- Records provided:
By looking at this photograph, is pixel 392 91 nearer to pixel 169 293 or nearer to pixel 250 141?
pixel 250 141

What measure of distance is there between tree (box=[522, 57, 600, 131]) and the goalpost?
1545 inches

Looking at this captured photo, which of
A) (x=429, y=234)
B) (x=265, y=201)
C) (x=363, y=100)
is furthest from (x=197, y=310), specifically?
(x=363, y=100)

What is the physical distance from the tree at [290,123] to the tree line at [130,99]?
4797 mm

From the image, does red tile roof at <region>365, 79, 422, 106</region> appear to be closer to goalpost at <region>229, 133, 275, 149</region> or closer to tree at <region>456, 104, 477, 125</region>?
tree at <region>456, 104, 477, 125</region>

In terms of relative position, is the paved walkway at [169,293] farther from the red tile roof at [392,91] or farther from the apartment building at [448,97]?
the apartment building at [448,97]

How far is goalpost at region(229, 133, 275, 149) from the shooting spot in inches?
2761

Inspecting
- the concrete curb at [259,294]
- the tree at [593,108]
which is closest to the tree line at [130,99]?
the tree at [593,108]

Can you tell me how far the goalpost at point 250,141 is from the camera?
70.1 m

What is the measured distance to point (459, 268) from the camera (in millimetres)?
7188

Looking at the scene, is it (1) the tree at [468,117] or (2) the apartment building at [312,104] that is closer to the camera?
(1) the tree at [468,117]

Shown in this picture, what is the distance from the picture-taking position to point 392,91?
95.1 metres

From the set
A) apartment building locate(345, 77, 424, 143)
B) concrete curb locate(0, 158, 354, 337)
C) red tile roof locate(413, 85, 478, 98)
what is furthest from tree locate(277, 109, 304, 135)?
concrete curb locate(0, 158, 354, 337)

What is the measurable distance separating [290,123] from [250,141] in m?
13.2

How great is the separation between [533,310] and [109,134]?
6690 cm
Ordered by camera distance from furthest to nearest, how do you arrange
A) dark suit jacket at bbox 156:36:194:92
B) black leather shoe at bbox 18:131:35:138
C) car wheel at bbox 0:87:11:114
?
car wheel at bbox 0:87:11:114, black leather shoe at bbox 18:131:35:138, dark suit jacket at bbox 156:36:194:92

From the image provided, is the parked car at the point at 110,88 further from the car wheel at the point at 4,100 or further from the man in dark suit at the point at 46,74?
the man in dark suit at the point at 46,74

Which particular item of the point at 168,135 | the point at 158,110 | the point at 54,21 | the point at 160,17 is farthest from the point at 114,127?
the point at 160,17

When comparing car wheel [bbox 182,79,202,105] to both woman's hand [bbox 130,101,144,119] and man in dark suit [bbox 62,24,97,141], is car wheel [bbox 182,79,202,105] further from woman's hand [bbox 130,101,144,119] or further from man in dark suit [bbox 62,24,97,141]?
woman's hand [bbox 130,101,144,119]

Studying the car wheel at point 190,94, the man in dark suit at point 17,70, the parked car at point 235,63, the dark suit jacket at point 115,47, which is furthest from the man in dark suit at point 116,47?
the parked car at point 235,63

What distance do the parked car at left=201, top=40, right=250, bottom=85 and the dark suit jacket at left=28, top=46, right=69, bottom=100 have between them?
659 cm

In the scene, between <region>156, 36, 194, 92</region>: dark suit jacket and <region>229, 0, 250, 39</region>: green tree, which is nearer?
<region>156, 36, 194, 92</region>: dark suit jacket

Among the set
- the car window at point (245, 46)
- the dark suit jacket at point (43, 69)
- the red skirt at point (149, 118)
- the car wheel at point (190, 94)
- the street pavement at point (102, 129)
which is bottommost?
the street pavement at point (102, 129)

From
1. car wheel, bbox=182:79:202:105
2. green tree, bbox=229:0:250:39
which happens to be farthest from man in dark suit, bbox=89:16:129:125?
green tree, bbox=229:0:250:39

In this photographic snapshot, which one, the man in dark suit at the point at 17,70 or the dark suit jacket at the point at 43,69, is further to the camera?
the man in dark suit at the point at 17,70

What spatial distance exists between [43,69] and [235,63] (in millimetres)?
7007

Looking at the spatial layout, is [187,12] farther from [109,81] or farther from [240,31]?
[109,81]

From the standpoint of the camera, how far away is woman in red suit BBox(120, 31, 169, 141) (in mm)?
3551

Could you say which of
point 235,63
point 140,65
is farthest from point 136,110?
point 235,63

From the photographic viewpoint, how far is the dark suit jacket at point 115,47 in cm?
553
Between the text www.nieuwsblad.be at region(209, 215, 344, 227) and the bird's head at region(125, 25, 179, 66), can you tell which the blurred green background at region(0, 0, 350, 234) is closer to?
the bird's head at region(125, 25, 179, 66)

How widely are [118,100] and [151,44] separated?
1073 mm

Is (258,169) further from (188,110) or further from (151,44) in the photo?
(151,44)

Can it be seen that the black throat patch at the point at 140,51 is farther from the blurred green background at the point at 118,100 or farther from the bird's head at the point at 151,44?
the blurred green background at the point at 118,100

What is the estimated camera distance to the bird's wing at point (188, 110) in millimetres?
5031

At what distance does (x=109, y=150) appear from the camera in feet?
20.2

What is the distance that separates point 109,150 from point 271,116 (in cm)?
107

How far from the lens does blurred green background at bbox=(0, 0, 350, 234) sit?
...
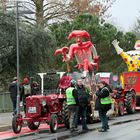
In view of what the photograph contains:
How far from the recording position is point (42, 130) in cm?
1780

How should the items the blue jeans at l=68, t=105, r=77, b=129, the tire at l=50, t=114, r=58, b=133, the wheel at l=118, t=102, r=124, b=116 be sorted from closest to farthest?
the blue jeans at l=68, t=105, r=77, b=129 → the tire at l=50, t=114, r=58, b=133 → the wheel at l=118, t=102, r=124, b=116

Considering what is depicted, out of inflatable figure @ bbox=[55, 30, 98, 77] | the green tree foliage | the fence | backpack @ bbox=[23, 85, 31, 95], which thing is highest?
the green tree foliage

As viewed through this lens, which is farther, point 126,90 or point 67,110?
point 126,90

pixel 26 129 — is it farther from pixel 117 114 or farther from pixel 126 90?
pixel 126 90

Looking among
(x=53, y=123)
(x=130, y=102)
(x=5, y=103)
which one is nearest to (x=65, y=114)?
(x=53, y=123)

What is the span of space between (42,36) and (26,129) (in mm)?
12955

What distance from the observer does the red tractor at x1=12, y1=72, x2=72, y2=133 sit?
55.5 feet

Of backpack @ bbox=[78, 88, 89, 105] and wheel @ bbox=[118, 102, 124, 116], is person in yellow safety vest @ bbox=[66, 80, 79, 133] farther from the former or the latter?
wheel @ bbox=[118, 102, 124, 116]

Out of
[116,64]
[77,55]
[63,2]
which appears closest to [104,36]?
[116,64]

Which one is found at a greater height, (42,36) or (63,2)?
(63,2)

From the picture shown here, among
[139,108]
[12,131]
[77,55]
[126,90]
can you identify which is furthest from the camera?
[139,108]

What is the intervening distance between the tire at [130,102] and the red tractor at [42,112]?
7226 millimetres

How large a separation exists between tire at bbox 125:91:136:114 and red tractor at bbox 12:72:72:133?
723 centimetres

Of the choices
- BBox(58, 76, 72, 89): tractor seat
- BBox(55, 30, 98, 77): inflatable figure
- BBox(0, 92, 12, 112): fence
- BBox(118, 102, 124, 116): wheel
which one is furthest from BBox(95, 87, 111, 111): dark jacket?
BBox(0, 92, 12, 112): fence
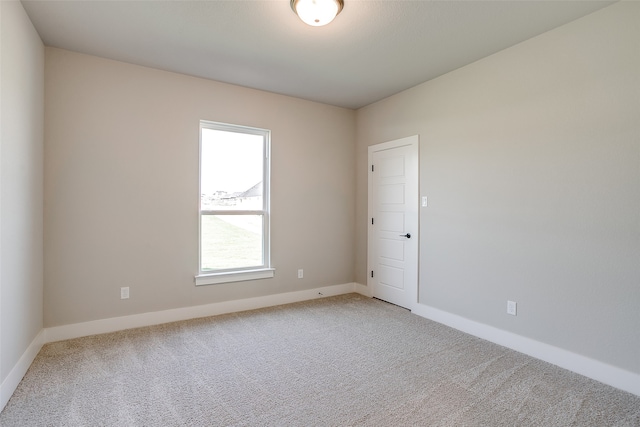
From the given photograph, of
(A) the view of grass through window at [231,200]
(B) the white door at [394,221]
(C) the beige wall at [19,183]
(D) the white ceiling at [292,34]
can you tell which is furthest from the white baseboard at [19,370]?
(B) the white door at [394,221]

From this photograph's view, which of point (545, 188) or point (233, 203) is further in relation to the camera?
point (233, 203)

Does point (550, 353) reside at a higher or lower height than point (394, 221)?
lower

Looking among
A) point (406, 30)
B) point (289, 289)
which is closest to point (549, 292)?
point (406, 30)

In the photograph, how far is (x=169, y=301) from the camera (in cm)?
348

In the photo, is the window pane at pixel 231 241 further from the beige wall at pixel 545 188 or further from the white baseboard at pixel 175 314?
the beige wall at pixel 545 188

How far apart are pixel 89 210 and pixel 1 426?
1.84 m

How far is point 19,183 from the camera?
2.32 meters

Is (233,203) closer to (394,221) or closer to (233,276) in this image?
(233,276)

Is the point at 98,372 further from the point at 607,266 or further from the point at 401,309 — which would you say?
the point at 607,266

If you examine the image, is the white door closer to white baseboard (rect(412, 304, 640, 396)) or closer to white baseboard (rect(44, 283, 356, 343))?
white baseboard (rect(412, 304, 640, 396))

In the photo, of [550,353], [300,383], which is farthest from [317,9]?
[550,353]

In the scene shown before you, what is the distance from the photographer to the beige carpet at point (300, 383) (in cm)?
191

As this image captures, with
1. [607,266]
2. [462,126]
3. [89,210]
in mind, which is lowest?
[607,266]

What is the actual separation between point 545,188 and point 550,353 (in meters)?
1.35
...
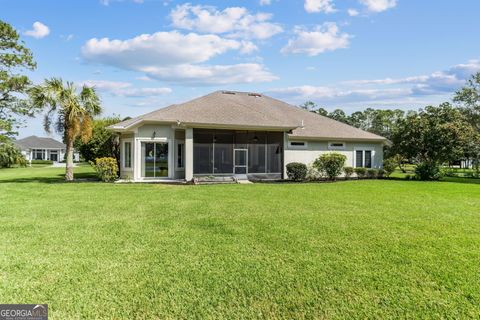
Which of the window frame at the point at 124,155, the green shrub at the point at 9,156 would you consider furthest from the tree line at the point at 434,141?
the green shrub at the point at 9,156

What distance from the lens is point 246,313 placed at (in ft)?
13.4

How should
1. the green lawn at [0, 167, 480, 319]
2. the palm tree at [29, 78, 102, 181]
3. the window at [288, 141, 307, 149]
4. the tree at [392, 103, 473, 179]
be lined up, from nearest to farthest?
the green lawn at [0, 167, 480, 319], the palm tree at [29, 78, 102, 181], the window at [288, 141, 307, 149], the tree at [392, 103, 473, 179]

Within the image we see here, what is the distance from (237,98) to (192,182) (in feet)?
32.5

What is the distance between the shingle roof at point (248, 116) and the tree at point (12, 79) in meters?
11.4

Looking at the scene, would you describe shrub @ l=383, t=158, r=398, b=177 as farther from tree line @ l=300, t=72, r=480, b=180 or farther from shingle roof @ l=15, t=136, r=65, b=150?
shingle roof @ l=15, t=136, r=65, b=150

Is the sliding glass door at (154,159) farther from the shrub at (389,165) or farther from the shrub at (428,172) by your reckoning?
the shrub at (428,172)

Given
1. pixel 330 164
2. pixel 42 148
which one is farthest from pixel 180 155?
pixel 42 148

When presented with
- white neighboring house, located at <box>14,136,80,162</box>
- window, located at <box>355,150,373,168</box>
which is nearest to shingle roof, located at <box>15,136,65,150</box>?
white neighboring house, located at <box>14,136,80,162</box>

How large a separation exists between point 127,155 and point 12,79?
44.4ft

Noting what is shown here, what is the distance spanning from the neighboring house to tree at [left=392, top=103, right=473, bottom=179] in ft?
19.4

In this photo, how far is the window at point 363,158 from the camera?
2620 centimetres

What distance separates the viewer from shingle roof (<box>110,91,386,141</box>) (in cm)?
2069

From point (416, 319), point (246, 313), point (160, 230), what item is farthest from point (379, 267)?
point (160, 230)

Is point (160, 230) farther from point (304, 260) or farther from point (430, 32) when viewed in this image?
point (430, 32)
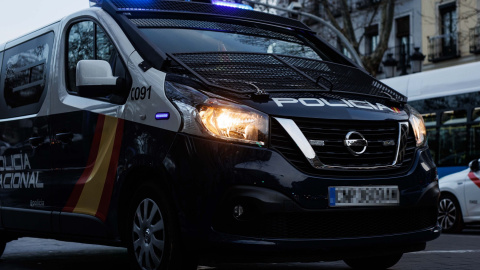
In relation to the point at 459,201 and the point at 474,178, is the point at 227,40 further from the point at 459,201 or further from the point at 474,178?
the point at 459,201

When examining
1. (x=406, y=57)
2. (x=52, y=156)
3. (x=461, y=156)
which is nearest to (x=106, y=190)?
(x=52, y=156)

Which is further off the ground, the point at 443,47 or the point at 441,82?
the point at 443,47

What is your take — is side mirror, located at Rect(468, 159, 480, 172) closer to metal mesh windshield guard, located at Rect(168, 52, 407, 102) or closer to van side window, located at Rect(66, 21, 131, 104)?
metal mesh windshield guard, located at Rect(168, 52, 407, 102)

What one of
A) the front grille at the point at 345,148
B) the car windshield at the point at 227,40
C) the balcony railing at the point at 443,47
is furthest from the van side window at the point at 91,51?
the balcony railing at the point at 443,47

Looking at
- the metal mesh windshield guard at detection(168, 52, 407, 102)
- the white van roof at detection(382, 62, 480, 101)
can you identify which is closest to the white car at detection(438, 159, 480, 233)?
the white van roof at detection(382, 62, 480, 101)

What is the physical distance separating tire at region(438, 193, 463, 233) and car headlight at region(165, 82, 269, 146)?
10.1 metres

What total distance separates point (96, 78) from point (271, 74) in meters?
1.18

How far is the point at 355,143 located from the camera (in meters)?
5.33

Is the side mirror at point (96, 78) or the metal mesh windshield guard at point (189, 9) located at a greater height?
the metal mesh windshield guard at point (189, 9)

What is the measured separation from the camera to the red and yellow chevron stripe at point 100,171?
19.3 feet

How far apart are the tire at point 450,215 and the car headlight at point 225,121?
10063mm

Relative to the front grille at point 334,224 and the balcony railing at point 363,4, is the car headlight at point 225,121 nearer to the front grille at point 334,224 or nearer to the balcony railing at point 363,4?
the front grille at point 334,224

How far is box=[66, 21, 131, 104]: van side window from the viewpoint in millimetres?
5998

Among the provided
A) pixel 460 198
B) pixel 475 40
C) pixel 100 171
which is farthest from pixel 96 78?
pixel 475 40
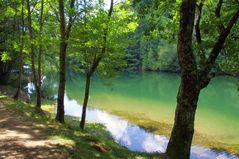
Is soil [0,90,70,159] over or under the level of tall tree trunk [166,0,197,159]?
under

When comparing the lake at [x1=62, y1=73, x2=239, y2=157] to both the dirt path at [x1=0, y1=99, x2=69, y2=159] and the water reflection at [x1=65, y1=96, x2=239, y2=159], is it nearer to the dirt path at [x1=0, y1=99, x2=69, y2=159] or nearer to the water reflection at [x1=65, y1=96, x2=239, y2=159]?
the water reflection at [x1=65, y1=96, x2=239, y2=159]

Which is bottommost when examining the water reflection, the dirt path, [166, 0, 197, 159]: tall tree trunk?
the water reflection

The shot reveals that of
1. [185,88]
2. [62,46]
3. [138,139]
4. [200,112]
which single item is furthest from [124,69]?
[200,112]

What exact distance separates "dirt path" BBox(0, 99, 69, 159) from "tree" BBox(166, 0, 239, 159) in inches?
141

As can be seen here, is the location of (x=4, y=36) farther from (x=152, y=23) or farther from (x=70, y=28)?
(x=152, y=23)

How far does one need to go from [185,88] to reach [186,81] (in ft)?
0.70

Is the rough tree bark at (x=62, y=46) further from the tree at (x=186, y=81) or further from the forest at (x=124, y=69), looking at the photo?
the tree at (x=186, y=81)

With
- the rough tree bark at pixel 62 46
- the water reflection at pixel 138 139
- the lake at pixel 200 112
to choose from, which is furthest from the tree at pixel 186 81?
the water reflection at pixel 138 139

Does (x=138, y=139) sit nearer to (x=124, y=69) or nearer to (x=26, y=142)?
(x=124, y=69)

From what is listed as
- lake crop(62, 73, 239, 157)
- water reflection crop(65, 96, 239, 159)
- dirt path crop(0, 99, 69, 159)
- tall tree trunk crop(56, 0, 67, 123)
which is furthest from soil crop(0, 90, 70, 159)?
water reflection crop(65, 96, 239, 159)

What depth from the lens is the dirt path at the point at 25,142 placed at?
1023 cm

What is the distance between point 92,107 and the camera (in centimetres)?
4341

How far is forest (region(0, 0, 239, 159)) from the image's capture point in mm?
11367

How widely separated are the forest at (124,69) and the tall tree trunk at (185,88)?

- Short exercise:
Count the lines in the items above that contain the word "beige". Give only the number.

- Task answer:
4